TEXT TO READ:
──────────────────────────────

That is precisely the century-old conception of learning that has been roundly indicted by learning science—the mind as a bank to be filled and drawn down on demand. To certify mastery by written or oral examination would reproduce the most egregious unintended consequence of grading at the very moment of trying to correct it.

And in the age of large language models, the timed exam is the format most warped by AI panic, herding faculty back toward a surveillance-and-recall regime that crowds out the learning it purports to measure.

The capstone is instead an occasion to learn; drawing on the substance of the course, a student researches a question, an idea, or a problem in greater depth, producing creative multimodal work that is itself an act of inquiry.

We keep faith with Dewey who believed that assessment ought to be a learning experience rather than a verdict appended after it, and with the criterion principle, since the standard is what the work reveals about the student’s grasp of the course core content, judged against a public rubric and not against the performance of other classmates.

The capstone is heavily weighted in the final-grade formula—weighted enough that it, and not the teacher’s accumulated coursework marks, effectively determines the grade. And it is not graded by the teacher of record, nor by the teaching fellow of record. This is the heart of the design.

Because the decisive component of the grade is assessed by someone with no Q-score and no enrollment stake in this particular student, the inflation engine the Claybaugh report identifies is severed at its source. Her report itself refers to my mechanism when it observes that collective grading “…insulate[s] TFs from the complaints of students disappointed by their grades.” This proposal takes that insulation and makes it structural, moving it from within a single course to across the General Education curriculum.

──────────────────────────────

PROVIDED INFORMATION:

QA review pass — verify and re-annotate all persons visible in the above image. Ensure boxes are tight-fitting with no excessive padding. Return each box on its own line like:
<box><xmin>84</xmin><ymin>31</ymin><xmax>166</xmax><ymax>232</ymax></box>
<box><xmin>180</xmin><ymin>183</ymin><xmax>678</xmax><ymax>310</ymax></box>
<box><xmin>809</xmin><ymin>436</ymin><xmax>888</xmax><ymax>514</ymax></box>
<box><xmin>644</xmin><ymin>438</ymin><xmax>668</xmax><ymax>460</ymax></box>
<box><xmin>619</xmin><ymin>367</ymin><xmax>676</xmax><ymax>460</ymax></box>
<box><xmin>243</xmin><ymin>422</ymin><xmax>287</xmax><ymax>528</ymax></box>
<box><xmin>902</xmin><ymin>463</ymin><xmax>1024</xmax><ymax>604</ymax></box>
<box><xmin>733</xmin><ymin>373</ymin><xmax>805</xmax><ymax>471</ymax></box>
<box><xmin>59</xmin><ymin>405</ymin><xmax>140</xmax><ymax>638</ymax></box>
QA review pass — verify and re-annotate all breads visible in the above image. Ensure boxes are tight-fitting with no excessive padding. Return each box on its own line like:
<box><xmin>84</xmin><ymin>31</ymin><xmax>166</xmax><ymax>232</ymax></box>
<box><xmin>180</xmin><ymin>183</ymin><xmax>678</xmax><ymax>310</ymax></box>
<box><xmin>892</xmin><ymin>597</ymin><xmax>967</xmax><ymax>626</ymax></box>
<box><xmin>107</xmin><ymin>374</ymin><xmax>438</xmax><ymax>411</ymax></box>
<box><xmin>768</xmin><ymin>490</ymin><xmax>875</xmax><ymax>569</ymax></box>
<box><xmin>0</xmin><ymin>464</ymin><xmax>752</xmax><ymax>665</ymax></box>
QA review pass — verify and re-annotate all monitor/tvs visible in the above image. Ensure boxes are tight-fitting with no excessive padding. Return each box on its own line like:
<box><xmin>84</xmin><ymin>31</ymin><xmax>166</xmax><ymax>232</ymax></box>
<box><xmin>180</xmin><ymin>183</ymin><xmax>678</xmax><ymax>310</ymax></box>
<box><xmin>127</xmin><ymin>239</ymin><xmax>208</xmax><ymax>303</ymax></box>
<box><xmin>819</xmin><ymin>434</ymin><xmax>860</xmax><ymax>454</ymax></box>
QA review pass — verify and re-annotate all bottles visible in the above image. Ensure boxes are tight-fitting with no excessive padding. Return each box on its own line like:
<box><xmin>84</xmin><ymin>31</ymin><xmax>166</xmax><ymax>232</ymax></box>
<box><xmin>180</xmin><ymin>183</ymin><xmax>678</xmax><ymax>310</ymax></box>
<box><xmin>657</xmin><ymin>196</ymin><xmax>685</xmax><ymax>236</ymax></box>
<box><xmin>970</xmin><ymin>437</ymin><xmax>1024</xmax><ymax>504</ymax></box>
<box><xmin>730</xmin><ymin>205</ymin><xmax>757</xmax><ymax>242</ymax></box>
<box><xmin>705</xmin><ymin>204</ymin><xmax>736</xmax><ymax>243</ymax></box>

──────────────────────────────

TASKS AND EXERCISES:
1) In the passage on grading and the capstone, who is barred from grading the capstone?
2) Continue the passage on grading and the capstone, starting after its last sentence.

THE RESPONSES:
1) The teacher of record and the teaching fellow of record.

2)
The raters are the center of gravity of this whole proposal, and they must be treated as such—not as an administrative afterthought, not as adjunct labor scraped together at the end of term. They are the people who will pull Harvard back from the cliff the cap on A’s is walking it toward. The fallout after this cap experiment is going to be brutal, mark my words.

They should be faculty who have taught the course before, or who at minimum hold genuine expertise in its learning outcomes; only such a person can judge inquiry against a standard rather than against a checklist. They should be a stable corps, not a rotating convenience, with the rating work written into their assigned workload and recognized as real academic labor rather than donated time—money well spent to solve the problem graduate admissions officers are complaining about.

And they should debrief at the end of each semester—convening to compare what they saw, to surface where the standard held and where it frayed, and to report back to the General Education faculty what the student work revealed about the teaching, the rubric, and the courses themselves.

So they become more than graders. They are the institution’s eyes on its own standard, the feedback loop by which a criterion stays meaningful instead of drifting, and by which the GE faculty learn, semester over semester, what their courses are actually producing. A reform that buries these people in a footnote will fail. A reform that honors them and uses them is the reform.

The standard they grade against is a shared GE rubric, written and calibrated collectively by faculty working with the Bok Center’s facilitation role, making possible harder, more valuable work than any grading logistics. It must be public and prior, visible to students before they begin, so the capstone is something they can aim at rather than a complication sprung on them after the fact. That visibility is what makes it a standard to be met rather than a cohort of peers to be beaten in competition.

A still richer version of the regulatory artifact replaces the single capstone with an electronic portfolio. Across the course, the student assembles work and reflects on their own growth, so that the record captures the studying-in-progress—the verb ‘to learn’—rather than the frozen noun of a final letter.

Scaled to General Education, this portfolio becomes an architecture students rely on to create coherence in their GE work. A GE portfolio with a compartment for each course means that on completing the requirement a student holds onto two things: the transcript, and an online repository of their actual work across every GE course.

The transcript abstracts; the portfolio shows.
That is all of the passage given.